A little over three weeks ago, I made one of my occasional appearances on the excellent Wrigleyville Nation podcast. One thing I said during our conversation on that show was that if Ben Brown made another bulk appearance for the 2025 Cubs, it would mean something had gone horribly wrong. Monday night, they finally felt they could delay the inevitable no longer, and tried Brown again. Not only did they get blown out (thanks especially to Brown getting rocked by the historically inept Royals offense), but the Brewers won their late game, pushing Milwaukee into sole possession of first place for the first time this year.
That was a fitting way for the transfer of power to happen. Ever since a day or two after I made that doomed pronouncement on the podcast, it’s been increasingly clear that this would happen—the reemergence of Brown, in the wake of the injury Jameson Taillon suffered during between-starts work the same week of the aforementioned show, and the Brewers catching the Cubs. With Taillon down, keeping Brown away would have had to mean consistently starting Jordan Wicks or Chris Flexen until the team could find some reinforcement for the starting rotation.
What they should have done, of course, was go get that reinforcement right away—and, to give the limited credit due in this case, they did try to do so. The Cubs have been one of the two or three most active teams in the league in terms of trade discussions, sources in front offices throughout the game agree, and that’s been true since the beginning of this month—even while other clubs were more focused on the MLB Draft and were somewhat hard to engage. Nonetheless, the team’s failure to get anything done reflects two real problems—one very specific, and thus relatively small, for it can’t last any longer; and one very general, very big, and very troubling.
The small, specific problem that’s almost done being one is the misgiven confidence the organization has had in Brown as a starter. He won the fifth starter job over Colin Rea during spring, when he shouldn’t have. He has been given more chances than either his performance or his arsenal merits, and because they were unduly confident in him, they didn’t go and reinforce their starting depth in a meaningful way after Javier Assad and Justin Steele (then Shota Imanaga) got hurt early in the season. While the Brewers were making a sagacious little move to pick up Quinn Priester, the Cubs were still rolling loaded, snake-eyed dice on Brown and his two pitches—one of which just isn’t very good, except in an aesthetic sense.
Happily, they can’t persist in that particular delusion any longer. Brown was farmed out to Iowa with a 6.13 ERA in 16 appearances and almost 80 innings. After a month’s reset during which he only pitched in two games, he came back to the majors and watched that number rise to 6.48. His trade value is regrettably shot, but the team will surely wise up and move him to the bullpen (probably with another stint in Iowa to acclimate to that role) or throw him into a trade over the next nine days. It was foolish to have come into this season so ready to give him the ball for extended outings, but that error has become such a searing wound that it will probably cauterize itself.

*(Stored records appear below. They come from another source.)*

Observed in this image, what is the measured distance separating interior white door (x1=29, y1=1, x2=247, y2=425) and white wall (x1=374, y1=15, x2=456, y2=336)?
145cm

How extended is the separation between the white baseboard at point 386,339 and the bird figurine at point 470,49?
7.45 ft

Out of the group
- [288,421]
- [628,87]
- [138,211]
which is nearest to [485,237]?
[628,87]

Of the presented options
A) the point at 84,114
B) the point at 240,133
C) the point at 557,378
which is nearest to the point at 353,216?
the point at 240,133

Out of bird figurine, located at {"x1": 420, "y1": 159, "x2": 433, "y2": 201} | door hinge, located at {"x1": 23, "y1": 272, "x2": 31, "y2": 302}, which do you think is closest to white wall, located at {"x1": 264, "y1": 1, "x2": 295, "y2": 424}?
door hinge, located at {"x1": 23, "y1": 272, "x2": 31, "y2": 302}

The much bigger problem, and the one that doesn’t appear as easy to fix, is that Jed Hoyer (and, to some extent, the ownership and business operations staff supporting him) is bad at acknowledging when they’re in a position of weakness and resigning themselves to making deals without leverage. Hoyer is so value-focused that he misses opportunities to make the team better, not once or twice a year, but six or seven times. We saw the team hold onto Willson Contreras at the 2022 trade deadline, rather than take the best deal they could make for him. We’ve seen them pull out of multiple trades based on medicals or final details (going all the way back to Hoyer’s first offseason in charge, when a trade that would have sent Kris Bryant to the Mets was scrapped at the last second, and coming forward to this past offseason, when two different deals for young starters fell apart). We’ve seen Hoyer fail to manage upward and gain the flexibility needed to finish contracts for (among others) Alex Bregman and Tanner Scott, and fail in his capacity as a salesman to win over those players on the terms his bosses did authorize.
Never for a moment would the Cubs have considered giving up what the Brewers did for Priester. They didn’t have a tradeable draft pick, anyway, but that’s not really the point. Milwaukee was in a tough situation, and when they got Priester from the Red Sox, most of the baseball world raised an eyebrow. Especially devoted Brewers fans nearly raised torches and pitchforks; the trade felt like an overpay. Firstly, though, the team badly needed some kind of competent starting pitching help. And secondly, they had chosen their target carefully, and they rapidly finished his development even while running him out every fifth game as a starter. Scouting, player development, and an aggressive, decisive executive netted the team a pitcher who has already given them 95 innings of a 3.33 ERA and is under team control through 2030.
That Hoyer won’t overpay, ever, is why the Cubs are in second place, and why they gave the ball to Brown again (behind the thin cover of an opener) on the night when they dropped from the top of the Central. It has to change, and fast, because the Cubs are in a position of weakness now. Nine days from the trade deadline, they’re playing from behind, and the team they’re chasing is hotter, deeper, and more well-rounded than they are. Chicago needs to make a major upgrade, and yes, Hoyer will have to overpay for it. Whether he has the stomach for that remains to be seen. What happens when he shies away from taking the necessary risks involved in running a winning team, we just saw.